▼▼▼

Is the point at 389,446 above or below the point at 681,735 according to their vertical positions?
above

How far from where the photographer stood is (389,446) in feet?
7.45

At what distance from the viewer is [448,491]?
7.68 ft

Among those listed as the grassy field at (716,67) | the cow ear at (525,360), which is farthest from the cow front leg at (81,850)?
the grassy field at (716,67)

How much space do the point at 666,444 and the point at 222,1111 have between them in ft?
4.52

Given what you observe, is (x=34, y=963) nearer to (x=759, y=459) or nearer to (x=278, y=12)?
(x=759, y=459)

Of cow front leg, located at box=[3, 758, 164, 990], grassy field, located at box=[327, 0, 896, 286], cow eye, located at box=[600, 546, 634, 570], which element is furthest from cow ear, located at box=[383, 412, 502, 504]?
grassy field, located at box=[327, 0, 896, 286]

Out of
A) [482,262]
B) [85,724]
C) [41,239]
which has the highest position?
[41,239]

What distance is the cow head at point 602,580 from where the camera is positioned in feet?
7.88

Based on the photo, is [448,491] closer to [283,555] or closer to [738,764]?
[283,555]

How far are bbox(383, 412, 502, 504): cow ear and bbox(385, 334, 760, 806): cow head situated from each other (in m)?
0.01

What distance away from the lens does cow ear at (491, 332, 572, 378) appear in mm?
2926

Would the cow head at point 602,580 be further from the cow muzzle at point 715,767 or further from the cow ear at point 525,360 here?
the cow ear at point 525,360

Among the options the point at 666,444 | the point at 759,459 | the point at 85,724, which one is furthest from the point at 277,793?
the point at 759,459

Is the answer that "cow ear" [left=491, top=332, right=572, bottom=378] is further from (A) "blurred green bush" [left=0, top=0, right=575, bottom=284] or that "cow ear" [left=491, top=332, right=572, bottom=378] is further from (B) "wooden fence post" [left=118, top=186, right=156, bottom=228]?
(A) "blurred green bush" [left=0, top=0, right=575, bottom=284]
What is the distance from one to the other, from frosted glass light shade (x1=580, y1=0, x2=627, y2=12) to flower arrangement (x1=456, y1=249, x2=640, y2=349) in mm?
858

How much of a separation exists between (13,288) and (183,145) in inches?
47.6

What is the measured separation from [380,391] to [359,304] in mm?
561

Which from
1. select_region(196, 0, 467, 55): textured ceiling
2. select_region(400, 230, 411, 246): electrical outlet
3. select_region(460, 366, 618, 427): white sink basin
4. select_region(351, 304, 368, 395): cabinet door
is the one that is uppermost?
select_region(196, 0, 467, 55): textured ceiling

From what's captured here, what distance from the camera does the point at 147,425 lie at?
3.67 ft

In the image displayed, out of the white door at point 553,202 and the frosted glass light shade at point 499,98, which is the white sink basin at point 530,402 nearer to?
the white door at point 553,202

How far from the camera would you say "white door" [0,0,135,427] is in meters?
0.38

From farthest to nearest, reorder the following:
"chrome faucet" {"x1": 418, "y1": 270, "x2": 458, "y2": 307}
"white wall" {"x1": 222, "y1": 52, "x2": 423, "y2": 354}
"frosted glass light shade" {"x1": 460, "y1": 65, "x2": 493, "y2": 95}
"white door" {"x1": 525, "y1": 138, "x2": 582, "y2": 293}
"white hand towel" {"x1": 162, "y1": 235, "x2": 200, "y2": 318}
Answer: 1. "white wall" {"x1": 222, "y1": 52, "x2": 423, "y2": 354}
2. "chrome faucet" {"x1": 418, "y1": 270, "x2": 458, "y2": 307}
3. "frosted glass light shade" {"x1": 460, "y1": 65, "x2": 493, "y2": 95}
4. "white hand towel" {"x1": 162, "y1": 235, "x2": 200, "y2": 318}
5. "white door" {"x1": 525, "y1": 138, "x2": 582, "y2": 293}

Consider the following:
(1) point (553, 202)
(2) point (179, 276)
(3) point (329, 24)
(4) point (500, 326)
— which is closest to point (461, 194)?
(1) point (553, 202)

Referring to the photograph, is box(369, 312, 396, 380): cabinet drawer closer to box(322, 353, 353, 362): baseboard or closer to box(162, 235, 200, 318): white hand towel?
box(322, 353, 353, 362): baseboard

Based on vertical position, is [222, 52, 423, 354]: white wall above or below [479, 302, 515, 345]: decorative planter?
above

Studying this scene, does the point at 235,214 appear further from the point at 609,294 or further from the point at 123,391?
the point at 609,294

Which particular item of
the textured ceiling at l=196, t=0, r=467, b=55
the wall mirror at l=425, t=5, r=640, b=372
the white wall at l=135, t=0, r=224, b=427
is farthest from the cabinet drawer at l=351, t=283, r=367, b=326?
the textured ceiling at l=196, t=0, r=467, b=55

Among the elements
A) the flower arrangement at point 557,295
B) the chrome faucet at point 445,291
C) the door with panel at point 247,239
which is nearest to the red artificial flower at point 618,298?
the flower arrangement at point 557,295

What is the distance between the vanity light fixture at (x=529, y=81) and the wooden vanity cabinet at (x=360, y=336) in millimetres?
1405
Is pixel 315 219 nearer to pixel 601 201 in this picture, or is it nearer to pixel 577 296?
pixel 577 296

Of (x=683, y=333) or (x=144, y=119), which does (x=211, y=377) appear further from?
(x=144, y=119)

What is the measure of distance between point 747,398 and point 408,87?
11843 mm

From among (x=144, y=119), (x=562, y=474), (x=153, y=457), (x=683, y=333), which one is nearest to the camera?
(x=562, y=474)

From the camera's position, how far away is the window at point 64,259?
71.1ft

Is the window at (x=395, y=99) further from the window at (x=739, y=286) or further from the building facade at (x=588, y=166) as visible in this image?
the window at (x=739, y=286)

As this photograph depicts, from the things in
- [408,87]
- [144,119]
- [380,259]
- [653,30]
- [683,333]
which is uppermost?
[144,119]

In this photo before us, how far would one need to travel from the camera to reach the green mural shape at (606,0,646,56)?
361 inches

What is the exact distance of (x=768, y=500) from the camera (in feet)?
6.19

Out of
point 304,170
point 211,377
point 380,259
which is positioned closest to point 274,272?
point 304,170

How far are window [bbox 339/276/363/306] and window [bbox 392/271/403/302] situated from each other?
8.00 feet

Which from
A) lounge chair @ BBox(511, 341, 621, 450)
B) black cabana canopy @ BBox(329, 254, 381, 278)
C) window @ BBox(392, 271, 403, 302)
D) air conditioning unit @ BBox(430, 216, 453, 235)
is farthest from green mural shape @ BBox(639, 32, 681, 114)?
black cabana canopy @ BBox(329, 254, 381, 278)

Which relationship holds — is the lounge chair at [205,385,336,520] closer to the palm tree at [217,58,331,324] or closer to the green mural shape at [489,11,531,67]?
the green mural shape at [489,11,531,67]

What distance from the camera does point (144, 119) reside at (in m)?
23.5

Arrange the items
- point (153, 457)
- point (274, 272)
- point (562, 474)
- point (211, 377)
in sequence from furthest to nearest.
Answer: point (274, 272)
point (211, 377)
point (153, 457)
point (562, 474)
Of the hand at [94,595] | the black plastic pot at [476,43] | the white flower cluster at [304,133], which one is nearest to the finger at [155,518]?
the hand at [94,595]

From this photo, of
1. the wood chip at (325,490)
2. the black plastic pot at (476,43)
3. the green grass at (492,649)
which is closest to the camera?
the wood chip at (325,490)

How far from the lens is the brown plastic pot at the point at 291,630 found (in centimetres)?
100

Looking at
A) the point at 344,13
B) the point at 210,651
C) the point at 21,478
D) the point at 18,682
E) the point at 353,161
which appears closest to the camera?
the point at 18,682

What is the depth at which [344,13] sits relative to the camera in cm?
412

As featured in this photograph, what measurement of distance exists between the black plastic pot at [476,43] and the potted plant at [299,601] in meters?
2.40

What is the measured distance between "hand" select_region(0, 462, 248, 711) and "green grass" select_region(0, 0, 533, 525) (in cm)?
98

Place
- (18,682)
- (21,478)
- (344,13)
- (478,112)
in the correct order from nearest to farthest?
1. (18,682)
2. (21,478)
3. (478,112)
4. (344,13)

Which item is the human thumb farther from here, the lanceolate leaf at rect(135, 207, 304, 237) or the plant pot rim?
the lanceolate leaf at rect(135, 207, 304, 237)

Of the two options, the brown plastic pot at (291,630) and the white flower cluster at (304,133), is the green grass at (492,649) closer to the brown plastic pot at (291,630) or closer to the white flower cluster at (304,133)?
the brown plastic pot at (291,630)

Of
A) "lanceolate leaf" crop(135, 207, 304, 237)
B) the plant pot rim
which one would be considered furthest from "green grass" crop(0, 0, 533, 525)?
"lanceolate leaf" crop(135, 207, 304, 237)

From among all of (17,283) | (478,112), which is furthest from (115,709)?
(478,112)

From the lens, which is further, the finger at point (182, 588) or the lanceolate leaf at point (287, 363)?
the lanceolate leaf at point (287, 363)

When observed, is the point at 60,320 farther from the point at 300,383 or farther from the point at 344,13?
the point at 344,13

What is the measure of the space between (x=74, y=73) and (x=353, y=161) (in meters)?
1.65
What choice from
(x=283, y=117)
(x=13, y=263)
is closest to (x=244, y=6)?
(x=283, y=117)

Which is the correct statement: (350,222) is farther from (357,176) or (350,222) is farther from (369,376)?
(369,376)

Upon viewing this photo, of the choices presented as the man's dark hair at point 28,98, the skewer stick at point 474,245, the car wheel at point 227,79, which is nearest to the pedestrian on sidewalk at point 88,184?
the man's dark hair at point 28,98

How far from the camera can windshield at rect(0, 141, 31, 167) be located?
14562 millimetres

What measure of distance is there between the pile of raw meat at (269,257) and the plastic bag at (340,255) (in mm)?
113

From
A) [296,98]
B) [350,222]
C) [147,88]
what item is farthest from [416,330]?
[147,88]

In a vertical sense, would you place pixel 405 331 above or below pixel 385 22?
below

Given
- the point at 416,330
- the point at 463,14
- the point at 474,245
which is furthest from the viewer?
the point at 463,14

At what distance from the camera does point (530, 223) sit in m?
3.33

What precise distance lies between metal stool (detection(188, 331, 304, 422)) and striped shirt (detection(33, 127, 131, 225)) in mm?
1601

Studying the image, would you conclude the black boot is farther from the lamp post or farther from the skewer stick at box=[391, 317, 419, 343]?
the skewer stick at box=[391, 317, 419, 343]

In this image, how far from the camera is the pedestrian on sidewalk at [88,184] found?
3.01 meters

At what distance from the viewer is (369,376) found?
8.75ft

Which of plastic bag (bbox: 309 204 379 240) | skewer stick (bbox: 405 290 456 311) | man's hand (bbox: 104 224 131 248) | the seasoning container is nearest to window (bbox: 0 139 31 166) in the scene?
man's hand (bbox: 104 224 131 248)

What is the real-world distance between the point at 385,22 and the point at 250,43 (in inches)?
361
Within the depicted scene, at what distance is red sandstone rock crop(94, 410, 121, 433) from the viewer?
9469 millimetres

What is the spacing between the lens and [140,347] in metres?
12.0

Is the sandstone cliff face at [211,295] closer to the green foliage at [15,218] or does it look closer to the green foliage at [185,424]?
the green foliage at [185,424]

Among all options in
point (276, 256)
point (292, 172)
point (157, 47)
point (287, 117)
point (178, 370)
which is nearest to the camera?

▲▲▲

Given task:
Return verbatim the lines from the one containing "Within the depicted" through the last line of the records, inclusive.

Solution:
Within the depicted scene, at what distance is red sandstone rock crop(94, 410, 121, 433) from the viewer?
9469 millimetres

What is the spacing between the lens and [140,347] in metres?
12.0

Is the sandstone cliff face at [211,295] closer to the green foliage at [15,218] or does it look closer to the green foliage at [185,424]?
the green foliage at [185,424]

Among all options in
point (276, 256)
point (292, 172)
point (157, 47)
point (287, 117)
point (178, 370)
which is nearest to the camera?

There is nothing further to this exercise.